Format the material below as a two-column CSV with the headers "prompt_text" and "answer". Give one row for each text-and-answer pair, put each value in a single quoted field with any line breaks turned into spaces, and leave the pictures out.

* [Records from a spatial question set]

[start]

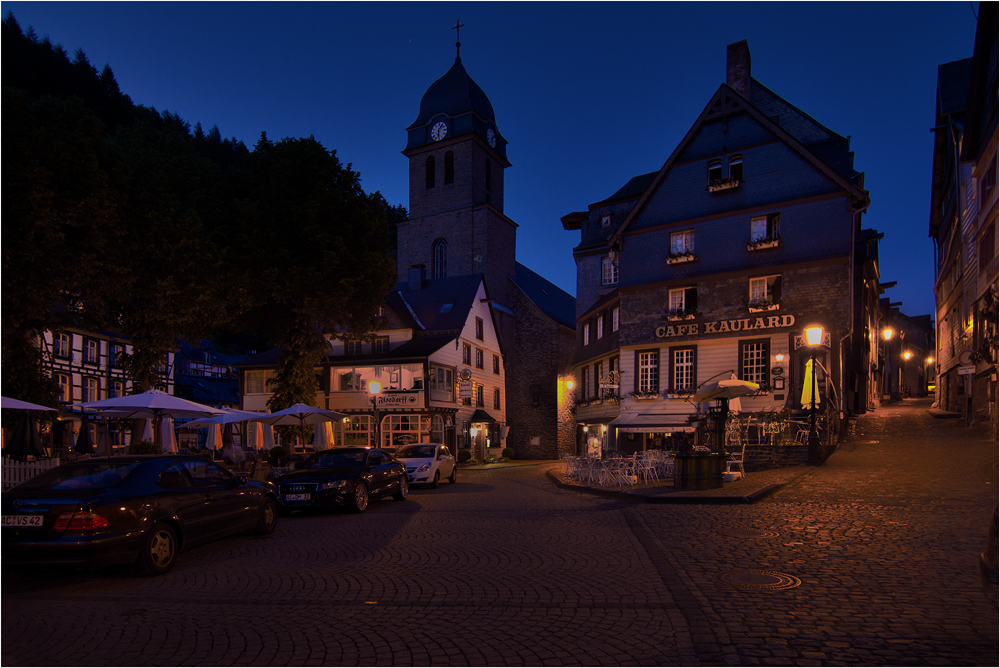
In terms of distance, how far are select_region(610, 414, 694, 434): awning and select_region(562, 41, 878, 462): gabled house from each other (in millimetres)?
48

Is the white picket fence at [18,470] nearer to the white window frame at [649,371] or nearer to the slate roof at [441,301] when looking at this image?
the white window frame at [649,371]

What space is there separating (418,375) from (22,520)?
98.3ft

[end]

* [Written response]
prompt_text,answer
"In terms of distance, how far are select_region(610, 414, 694, 434): awning and select_region(562, 41, 878, 462): gabled house from each other (in millimetres)?","48"
"Is the white picket fence at [18,470] nearer to the white window frame at [649,371] or nearer to the slate roof at [441,301] when looking at this image?","the white window frame at [649,371]"
"What space is there separating (418,375) from (22,520)?","98.3ft"